Firman Tuhan sering menekankan pentingnya peran kasih. Di sini  Petrus menunjukkan beberapa langkah praktis untuk mempraktekkan  kasih, baik kepada Tuhan maupun kepada sesama (ay. 8). Salah satu ciri anak Tuhan adalah tidak membalas ketika diperlakukan secara  jahat dan mengutamakan perdamaian (ay. 11). Kita merenungkan kebaikan-Nya dan mengungkapkan kebaikan-Nya itu kepada sesama. Yang memampukan dan menguatkan kita mempraktekkan kasih itu tidak lain  adalah penyertaanNya: "mata Tuhan tertuju kepada orang-orang benar, dan telinga-Nya kepada permohonan mereka yang minta tolong" (ay. 12).

Dengan gaya hidup yang penuh kasih itu, kita dapat menjadi saluran  berkat bagi sesama (ay. 7). Kita dapat memperkenalkan kasih-Nya  kepada jiwa-jiwa yang belum mengenal Dia.

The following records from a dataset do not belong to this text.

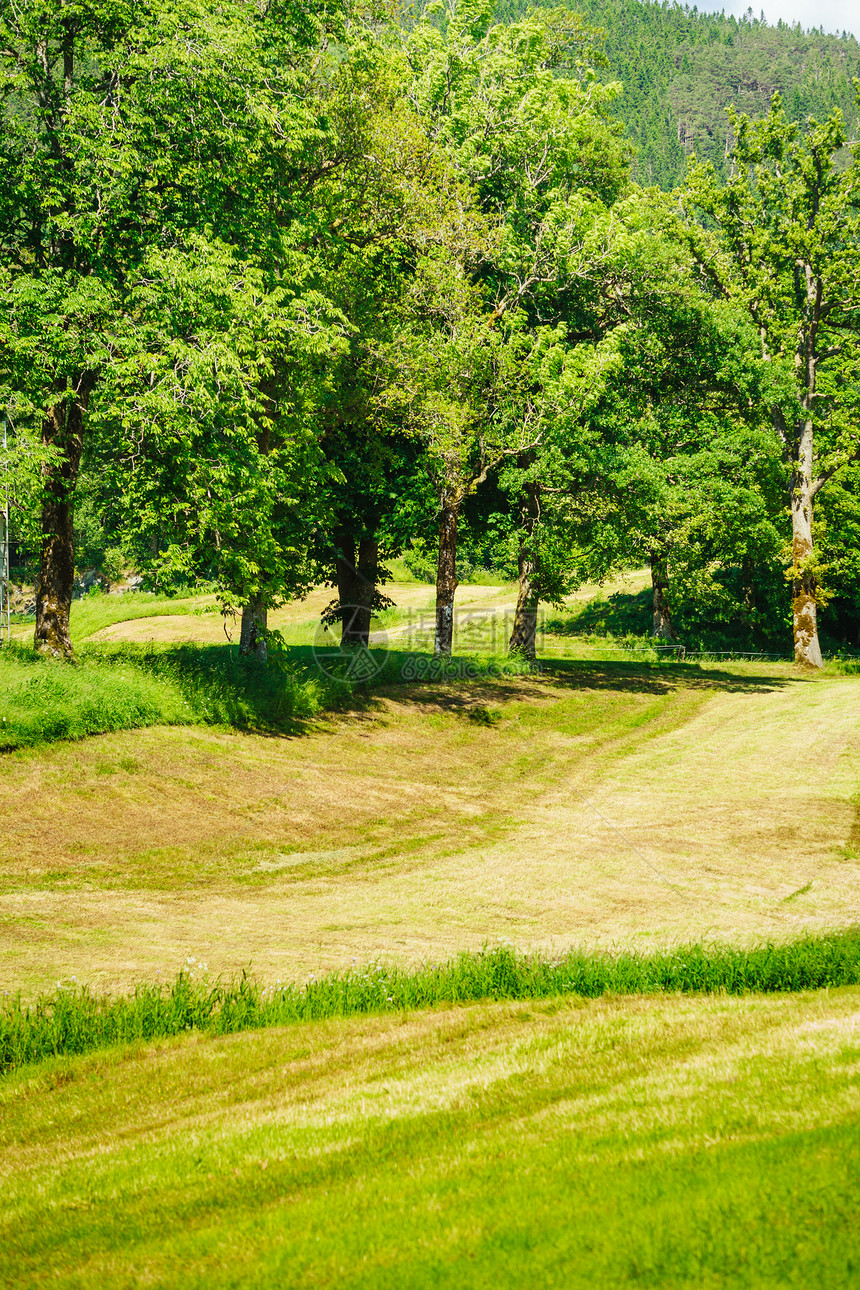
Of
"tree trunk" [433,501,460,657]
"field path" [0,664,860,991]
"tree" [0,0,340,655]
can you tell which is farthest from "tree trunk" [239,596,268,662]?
"tree trunk" [433,501,460,657]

Saat kita melangkah dalam kerendahan hati dan kelemahlembutan, kiranya orang-orang di sekitar  kita dapat merasakan kasihNya yang mengalir melalui kehidupan kita.  Selanjutnya, kiranya kesaksian itu menggugah mereka untuk mengenal Tuhan secara pribadi. --RES

PANGGILAN HIDUP KITA ADALAH HIDUP DI DALAM KASIH-NYA DAN MENJADI SALURAN KASIH-NYA BAGI SESAMA.

Sumber : Renungan Harian

Ikhlas

PENYEMIR DERMAWAN (Amsal 3:27-35)
Dikirim oleh : Evi Sjiane Djiun

Janganlah menahan kebaikan daripada orang-orang yang berhak menerimanya, padahal engkau mampu melakukannya. (Amsal 3:27)

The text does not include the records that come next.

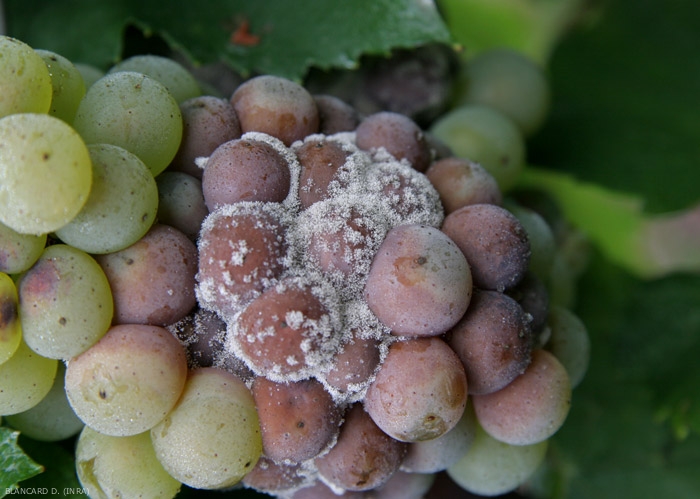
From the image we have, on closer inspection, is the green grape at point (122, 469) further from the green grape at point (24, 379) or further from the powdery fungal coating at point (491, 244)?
the powdery fungal coating at point (491, 244)

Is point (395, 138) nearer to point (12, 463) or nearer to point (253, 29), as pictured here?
point (253, 29)

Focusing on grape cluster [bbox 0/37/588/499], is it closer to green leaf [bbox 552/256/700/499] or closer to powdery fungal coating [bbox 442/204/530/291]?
powdery fungal coating [bbox 442/204/530/291]

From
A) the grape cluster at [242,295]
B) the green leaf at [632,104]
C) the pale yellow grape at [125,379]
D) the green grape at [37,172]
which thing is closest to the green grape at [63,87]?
the grape cluster at [242,295]

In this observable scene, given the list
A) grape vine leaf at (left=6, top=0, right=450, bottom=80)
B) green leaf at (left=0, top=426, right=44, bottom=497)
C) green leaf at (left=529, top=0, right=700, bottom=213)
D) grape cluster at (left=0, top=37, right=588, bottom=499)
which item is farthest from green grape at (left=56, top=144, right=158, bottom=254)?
green leaf at (left=529, top=0, right=700, bottom=213)

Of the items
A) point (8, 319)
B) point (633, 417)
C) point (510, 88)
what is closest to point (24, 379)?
point (8, 319)

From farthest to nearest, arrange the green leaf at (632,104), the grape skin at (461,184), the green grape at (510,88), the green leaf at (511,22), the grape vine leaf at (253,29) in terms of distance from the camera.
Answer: the green leaf at (511,22)
the green leaf at (632,104)
the green grape at (510,88)
the grape vine leaf at (253,29)
the grape skin at (461,184)

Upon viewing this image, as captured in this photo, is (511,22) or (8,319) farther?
(511,22)

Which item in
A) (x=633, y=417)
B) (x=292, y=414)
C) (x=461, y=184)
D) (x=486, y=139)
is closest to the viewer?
(x=292, y=414)
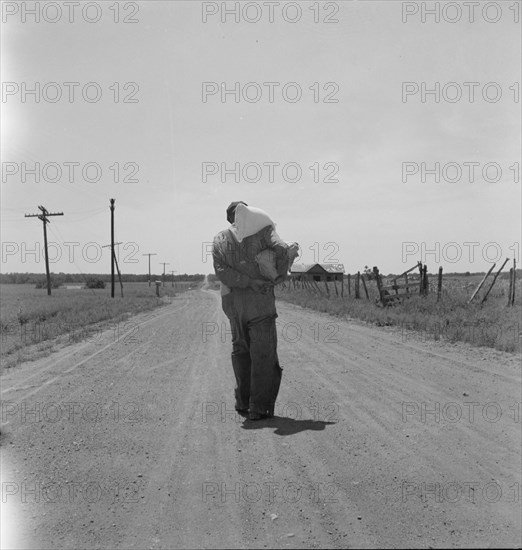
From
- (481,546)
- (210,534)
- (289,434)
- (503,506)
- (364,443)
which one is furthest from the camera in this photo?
(289,434)

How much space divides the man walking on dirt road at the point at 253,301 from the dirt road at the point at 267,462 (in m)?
0.32

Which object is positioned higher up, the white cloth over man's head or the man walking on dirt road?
the white cloth over man's head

Albert Lexie adalah penyemir sepatu dari Monessen, Pennsylvania, AS. Bukan tukang semir biasa, namun tukang semir yang secara dermawan menyumbangkan dana untuk badan amal. Ia bekerja di Rumah Sakit Anak di Pittsburgh sejak awal 1980-an. Sampai dengan Februari 2013, ia telah mengumpulkan uang senilai 200 ribu dolar (sekitar 1, 9 miliar rupiah) dari uang tips selama bekerja dan menyumbangkannya untuk dana perawatan bagi orang yang tidak mampu. Lexie kemudian mendapatkan sejumlah penghargaan, antara lain sebagai "All-Stars Among Us" oleh majalah People. Terbit pula buku kisah hidupnya, berjudul Albert's Kids: The Heroic Work of Shining Shoes for Sick Children.

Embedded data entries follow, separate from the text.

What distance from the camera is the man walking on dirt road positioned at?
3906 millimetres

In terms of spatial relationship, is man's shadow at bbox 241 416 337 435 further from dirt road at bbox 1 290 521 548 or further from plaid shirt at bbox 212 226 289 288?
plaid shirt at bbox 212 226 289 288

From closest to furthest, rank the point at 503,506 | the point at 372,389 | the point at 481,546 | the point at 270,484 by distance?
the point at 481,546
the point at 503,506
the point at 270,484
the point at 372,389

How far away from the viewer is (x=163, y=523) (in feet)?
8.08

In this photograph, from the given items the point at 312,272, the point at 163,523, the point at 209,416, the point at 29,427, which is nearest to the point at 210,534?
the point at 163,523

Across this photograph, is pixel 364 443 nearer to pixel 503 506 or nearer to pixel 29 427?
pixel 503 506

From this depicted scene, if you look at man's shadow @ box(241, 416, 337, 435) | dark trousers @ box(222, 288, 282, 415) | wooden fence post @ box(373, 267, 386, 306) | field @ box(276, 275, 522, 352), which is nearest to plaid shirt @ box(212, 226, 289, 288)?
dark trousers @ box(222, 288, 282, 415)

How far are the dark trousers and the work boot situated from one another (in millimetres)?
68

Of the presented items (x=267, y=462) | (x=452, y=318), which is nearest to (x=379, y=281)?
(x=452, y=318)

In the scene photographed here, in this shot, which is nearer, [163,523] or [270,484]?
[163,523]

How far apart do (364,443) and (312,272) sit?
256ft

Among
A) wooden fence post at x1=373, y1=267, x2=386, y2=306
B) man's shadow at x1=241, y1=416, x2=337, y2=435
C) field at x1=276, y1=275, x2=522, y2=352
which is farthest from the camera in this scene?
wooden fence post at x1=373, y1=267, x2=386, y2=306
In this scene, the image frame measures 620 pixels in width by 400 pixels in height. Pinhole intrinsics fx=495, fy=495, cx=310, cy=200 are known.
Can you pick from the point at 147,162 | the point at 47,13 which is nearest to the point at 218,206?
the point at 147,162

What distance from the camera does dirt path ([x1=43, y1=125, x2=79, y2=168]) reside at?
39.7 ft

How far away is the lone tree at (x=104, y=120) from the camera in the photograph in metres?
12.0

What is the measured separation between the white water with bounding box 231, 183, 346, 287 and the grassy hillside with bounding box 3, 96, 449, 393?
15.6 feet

Untuk menjadi orang yang dermawan, kita tidak perlu menunggu sampai memiliki harta kekayaan yang berlimpah terlebih dulu. Apa yang sudah kita miliki di dalam hidup saat ini bisa kita gunakan untuk melakukan sesuatu yang bermanfaat untuk menolong orang lain. Sekecil apa pun karya yang bisa kita hasilkan, sepanjang kita melakukannya dengan penuh sukacita dan keikhlasan, tentu hal itu dapat menjadi berkat bagi orang lain.

Kita dipanggil untuk melakukan perbuatan baik bagi mereka yang membutuhkan dan berhak menerimanya. Selama kita mampu melakukannya, tidaklah patut jika kita menahan diri dalam berbuat baik (ay. 27). Kemampuan yang Tuhan karuniakan bukan hanya untuk kita gunakan bagi kepentingan diri sendiri, melainkan untuk memberkati sesama juga. Maukah kita berbagi? --WB

KEDERMAWANAN BUKAN MENGALIR DARI KELIMPAHAN, MELAINKAN DARI DALAM HATI YANG BERBELASKASIHAN.